Citi exec says tokenized finance has bright future, but acknowledges challenges
Tokenized money efforts face limits as corporate clients demand real-time payments that work seamlessly across banks, Citi’s Ryan Rugg said at Consensus in Miami.

What to know:
- Citigroup's Ryan Rugg said tokenized money will fall short of its potential if it remains confined to single-bank systems instead of working across multiple institutions.
- Large corporate clients, which often juggle hundreds or thousands of accounts at many banks, are demanding real-time, always-on payments that can move seamlessly across networks.
- Rugg said the future of tokenized finance hinges on shared, industrywide infrastructure and clear regulation, rather than isolated bank platforms, to support global-scale money flows.
Miami Beach — Ryan Rugg, Citigroup's head of digital assets for treasury and trade solutions, said banks are moving beyond isolated tokenization pilots toward interoperable blockchain networks, noting that corporate clients want “multi-bank” digital money systems that can move funds across institutions in real time.

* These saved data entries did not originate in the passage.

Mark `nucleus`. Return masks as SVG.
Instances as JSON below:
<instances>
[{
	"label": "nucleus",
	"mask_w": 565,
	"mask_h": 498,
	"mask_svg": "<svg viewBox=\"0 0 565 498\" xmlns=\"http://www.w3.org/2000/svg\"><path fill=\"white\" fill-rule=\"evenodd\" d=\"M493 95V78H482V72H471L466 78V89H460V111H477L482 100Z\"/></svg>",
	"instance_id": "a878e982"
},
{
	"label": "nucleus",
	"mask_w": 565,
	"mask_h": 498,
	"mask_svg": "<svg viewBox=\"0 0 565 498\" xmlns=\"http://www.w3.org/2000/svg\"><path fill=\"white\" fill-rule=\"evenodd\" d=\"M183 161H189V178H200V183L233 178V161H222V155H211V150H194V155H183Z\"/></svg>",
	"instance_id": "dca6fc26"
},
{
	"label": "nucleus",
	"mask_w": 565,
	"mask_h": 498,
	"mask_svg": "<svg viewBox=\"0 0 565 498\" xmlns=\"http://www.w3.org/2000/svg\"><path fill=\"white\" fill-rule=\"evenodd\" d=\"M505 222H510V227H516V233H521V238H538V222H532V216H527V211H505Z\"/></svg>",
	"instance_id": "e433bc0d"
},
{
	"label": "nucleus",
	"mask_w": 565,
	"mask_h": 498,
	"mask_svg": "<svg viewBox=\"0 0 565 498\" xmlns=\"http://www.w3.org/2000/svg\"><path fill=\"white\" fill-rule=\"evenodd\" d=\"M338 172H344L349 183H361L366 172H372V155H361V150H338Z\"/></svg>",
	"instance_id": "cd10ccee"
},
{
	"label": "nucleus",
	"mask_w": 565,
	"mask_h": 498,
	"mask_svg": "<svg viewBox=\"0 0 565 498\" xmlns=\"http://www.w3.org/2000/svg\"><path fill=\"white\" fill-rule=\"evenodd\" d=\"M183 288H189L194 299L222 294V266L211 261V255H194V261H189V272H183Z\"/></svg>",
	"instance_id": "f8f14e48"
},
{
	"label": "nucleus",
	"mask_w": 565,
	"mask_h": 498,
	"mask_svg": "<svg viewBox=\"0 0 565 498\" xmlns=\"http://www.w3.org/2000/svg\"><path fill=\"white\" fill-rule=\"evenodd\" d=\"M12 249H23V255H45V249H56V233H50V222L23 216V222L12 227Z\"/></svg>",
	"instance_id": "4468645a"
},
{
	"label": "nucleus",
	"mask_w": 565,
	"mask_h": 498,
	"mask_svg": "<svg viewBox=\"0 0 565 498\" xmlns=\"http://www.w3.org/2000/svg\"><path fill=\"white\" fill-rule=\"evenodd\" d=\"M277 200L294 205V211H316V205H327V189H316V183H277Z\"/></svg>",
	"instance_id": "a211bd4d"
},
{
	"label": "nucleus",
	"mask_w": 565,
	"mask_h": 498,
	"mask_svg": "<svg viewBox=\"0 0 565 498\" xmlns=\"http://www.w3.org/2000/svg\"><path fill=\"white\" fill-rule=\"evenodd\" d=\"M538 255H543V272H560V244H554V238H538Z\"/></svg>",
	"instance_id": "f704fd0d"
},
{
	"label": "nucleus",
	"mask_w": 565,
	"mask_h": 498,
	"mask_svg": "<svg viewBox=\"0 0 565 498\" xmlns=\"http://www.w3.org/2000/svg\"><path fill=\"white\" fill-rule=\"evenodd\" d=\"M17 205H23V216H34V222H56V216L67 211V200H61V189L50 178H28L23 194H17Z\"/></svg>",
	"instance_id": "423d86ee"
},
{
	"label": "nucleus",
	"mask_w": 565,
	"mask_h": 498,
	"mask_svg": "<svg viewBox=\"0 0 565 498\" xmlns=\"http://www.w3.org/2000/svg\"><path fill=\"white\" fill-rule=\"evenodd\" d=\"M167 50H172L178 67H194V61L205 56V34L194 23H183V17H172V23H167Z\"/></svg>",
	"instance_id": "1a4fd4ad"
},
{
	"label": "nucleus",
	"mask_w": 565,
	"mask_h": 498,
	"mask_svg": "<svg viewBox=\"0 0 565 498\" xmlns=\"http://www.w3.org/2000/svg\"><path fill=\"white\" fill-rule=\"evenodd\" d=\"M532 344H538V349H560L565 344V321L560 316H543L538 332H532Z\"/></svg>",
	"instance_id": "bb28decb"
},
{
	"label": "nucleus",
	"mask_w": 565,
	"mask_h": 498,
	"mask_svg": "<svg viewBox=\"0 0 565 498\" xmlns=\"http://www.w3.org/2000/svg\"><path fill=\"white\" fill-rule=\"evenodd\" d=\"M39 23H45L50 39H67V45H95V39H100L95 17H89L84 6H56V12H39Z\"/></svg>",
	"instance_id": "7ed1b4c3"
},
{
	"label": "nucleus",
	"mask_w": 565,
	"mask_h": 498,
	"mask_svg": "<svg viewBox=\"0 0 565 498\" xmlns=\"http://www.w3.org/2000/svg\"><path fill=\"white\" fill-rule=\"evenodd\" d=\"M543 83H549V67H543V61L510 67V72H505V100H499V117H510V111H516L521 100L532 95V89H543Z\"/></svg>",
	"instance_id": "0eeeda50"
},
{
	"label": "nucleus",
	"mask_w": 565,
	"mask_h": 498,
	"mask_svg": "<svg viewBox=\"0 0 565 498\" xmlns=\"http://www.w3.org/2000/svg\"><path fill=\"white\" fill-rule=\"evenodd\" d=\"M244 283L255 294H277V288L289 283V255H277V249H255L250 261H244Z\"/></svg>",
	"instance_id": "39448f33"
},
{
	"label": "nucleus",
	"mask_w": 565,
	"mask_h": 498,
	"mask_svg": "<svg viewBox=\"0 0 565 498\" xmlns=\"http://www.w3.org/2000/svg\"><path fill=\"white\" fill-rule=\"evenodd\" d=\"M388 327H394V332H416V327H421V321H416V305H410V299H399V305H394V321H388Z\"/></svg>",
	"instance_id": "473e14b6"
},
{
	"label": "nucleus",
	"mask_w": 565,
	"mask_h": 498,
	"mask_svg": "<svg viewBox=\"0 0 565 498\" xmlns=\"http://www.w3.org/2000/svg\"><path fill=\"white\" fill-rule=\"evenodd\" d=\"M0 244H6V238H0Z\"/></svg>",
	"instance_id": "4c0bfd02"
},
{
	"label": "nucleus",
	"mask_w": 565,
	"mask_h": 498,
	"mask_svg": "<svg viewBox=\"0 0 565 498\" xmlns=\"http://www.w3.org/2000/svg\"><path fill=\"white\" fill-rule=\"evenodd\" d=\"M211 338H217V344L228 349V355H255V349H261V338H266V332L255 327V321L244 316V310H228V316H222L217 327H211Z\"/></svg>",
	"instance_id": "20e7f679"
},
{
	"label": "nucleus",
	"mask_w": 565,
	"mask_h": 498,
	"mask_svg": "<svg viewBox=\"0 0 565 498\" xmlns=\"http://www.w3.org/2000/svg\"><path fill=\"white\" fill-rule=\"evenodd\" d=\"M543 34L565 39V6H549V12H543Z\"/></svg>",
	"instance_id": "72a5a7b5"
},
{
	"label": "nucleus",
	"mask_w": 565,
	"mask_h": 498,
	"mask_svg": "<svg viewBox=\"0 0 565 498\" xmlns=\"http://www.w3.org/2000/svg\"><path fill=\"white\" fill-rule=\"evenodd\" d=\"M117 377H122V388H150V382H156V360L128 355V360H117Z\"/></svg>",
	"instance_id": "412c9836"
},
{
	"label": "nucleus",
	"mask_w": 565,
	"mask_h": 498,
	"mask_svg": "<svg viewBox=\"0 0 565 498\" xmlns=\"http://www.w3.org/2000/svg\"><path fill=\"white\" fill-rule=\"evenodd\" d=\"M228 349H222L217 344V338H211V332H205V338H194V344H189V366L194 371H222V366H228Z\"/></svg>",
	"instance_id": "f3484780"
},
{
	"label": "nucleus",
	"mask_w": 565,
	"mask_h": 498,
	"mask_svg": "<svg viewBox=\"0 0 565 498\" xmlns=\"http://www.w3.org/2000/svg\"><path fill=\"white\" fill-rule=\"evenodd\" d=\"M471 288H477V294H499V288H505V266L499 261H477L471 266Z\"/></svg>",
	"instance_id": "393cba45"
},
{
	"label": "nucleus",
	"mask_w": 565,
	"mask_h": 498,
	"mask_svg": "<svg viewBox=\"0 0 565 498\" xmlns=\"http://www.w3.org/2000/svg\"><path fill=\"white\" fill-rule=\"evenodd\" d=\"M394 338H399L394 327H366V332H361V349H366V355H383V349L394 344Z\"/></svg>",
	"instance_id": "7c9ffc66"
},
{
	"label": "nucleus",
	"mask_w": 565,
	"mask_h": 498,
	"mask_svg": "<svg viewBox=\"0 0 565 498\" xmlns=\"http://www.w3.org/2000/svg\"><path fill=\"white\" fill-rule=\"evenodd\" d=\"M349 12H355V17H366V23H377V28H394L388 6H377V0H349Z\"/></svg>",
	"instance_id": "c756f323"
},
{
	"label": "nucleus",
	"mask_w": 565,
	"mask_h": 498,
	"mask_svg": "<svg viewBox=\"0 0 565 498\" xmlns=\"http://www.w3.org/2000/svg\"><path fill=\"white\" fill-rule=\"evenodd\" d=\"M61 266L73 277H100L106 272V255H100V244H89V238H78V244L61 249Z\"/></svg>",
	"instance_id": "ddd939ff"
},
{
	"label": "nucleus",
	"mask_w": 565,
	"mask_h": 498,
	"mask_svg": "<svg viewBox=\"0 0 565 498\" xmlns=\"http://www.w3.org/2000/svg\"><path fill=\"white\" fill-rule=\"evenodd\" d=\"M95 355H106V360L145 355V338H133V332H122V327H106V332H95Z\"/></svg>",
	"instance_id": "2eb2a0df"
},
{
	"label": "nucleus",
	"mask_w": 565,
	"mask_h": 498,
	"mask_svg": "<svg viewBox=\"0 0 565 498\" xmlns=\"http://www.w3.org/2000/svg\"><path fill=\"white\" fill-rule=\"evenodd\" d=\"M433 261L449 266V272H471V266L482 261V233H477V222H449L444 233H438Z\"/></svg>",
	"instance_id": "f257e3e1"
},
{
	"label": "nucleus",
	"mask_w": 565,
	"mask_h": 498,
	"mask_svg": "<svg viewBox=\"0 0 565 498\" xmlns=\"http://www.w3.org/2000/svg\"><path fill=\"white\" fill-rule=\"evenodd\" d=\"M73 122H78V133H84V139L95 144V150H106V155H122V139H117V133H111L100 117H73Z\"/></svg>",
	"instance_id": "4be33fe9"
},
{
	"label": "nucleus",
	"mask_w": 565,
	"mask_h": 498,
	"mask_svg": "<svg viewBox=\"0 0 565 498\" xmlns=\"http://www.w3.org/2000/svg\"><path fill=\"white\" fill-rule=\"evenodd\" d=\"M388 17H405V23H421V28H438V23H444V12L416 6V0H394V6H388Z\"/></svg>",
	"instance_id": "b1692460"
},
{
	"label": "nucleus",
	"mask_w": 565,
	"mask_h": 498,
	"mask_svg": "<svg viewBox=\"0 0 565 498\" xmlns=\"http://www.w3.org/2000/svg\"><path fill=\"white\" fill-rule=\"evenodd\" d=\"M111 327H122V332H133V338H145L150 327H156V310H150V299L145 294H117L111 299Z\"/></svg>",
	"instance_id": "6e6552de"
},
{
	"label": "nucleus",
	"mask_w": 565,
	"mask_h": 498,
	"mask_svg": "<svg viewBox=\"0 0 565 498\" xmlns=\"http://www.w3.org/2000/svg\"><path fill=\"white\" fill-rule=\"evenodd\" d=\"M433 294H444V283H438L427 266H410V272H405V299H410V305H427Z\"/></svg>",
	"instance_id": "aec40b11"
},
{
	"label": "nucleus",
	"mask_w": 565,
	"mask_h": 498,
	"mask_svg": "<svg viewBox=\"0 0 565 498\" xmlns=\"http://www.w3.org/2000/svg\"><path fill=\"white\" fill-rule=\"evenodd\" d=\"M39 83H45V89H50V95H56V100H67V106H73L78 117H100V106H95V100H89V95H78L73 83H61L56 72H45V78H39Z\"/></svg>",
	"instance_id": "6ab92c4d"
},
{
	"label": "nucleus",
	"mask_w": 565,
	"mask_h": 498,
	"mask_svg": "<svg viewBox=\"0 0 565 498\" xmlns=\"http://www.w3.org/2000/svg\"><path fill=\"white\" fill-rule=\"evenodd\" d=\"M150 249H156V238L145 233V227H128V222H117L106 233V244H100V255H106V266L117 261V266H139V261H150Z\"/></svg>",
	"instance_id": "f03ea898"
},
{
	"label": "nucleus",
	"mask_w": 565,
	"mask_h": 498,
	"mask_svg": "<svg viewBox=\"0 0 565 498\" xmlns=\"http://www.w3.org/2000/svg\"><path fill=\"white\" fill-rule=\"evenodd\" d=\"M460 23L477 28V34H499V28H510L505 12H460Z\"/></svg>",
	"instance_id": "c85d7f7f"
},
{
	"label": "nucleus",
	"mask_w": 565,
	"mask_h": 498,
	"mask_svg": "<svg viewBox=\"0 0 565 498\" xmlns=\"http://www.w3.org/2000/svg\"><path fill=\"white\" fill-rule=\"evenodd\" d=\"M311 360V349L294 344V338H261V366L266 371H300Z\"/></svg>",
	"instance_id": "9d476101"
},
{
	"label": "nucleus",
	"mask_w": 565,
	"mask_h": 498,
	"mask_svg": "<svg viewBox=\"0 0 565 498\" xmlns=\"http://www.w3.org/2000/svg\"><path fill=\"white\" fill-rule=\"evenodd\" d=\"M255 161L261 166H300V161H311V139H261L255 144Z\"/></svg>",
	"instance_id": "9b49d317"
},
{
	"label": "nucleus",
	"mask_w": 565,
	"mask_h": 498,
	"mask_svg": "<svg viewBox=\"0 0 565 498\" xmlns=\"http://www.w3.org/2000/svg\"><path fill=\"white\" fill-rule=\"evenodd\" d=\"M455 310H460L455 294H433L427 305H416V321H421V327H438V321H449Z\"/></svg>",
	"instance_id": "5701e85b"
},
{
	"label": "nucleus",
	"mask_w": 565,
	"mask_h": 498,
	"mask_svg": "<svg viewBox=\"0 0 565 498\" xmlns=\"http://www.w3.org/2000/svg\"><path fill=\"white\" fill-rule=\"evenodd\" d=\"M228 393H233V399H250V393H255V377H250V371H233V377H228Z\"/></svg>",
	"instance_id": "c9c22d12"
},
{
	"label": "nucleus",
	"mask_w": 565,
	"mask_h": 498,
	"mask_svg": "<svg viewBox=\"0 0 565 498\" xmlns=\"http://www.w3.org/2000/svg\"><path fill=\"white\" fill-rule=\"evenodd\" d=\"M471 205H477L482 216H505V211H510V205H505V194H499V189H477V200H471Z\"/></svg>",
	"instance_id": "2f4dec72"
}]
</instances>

Tokenized money will fail to deliver on its promise, however, if it remains siloed within individual banks, Rugg suggested at Consensus Miami 2026.
Large corporate clients, said Rugg, are not looking for single-bank solutions but systems that work seamlessly across financial institutions. “No one wants just a Citi token,” she said. “They want that multi-bank aspect of it.”
The comment reflects a core challenge in the push to bring blockchain-based payments into mainstream finance. While banks have begun issuing tokenized deposits and building internal platforms, many of those systems operate within closed networks.
For global companies, that approach falls short. Rugg said Citi’s clients often manage “hundreds, if not thousands of bank accounts across multiple banks globally,” creating complexity in moving money for payroll, suppliers and investments.
Those clients are increasingly asking for real-time capabilities. In a survey Citi conducted several years ago, Rugg said the response was “basically unanimous” that faster, always-on payments were a top priority.
Blockchain technology offers one path to that goal, but only if systems can connect. Citi has built its own tokenized platform and linked it to its broader banking network, including a 24/7 U.S. dollar clearing system with more than 300 banks. Still, Rugg emphasized that internal upgrades alone are not enough.
“This is another tool in the toolkit,” she said, adding that banks must also modernize traditional infrastructure and connect it with digital systems.
The broader industry faces fragmentation. A growing number of banks, fintech firms and crypto projects are building separate networks, often using different standards. That risks recreating the same inefficiencies blockchain aims to fix.
Rugg contended that shared infrastructure — built “for the industry, by the industry” — will be key to scaling tokenized finance, citing models such as Swift’s global messaging network.
At the same time, regulation remains a constraint. Large banks require clear legal frameworks before rolling out new products. “Unless it is 100% permissible, we are not going to do that,” Rugg said.